FastSPI_LED2 is a rebuild from the ground up using multiple layers of components that, it turns out, may have usages outside of just the LED library! I’ve already described the FastPin library that drives FastSPI_LED2 at its lowest levels. Now it is time to talk about the next layer of components in the library, FastSPI, the piece that gives the library the SPI part of its name and functionality.

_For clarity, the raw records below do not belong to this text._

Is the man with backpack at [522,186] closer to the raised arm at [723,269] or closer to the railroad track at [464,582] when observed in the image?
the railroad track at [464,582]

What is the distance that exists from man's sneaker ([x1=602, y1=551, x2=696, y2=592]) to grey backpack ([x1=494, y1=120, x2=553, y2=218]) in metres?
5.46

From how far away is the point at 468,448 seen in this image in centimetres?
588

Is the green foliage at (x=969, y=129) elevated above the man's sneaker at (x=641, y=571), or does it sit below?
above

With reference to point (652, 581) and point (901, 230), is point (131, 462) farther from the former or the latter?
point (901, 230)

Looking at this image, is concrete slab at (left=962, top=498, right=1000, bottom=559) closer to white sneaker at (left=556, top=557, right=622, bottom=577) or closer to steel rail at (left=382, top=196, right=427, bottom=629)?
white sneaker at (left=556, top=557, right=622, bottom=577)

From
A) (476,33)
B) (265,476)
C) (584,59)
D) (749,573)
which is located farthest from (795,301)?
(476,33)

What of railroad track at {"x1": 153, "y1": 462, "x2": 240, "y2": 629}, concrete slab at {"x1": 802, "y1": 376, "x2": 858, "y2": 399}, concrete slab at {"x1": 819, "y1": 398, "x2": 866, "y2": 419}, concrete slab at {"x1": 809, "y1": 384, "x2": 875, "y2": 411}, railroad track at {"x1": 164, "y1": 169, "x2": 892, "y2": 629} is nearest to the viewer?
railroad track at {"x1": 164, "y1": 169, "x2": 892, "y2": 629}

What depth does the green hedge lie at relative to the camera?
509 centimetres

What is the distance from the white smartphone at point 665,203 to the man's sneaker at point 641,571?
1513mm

As with the Pin class, this portion of the library at the moment is optimized/tuned for writing data. A near future revision will include support for reading as well. For now, though, if you want to pump data out over SPI, and not worry about the specifics of hardware vs. software bitbanging, or pin twiddling, and you want it to be as high performant as possible, this library may be useful to you. As an end user of the library, using the code is fairly simple. Here’s an example:

#include "FastSPI_LED2.h"
SPIOutput<11, 13, 10, 0> SPI;
setup() { SPI.init(); }
loop() { 
  // setup some data in a buffer
  SPI.writeBytes(pData, nBufferLen);
}

Pretty straightforward, no?  The template parameters to the SPIOutput definition are the data pin, clock pin, latch pin, and speed identifier, which is a value from 0-255.  If you happened to select a set of pins that maps to the hardware SPI on the platform you are building for, the library will transparently use that, otherwise, the library will attempt to bitbang using the highest performing options available to it from the Pin library discussed in the FastPin post  (there is a third mode, that has been coded, but not yet tested/debugged, and is currently disabled, which is to abuse the USART that’s available on some platforms in SPI mode to give you a different set of pin options for hardware SPI output).  Of course, what it does under the hood involves a little bit more code, but code that attempts to pull the most out the platform you’re building for, and again, attempting to save you the trouble of having to deal with most of it.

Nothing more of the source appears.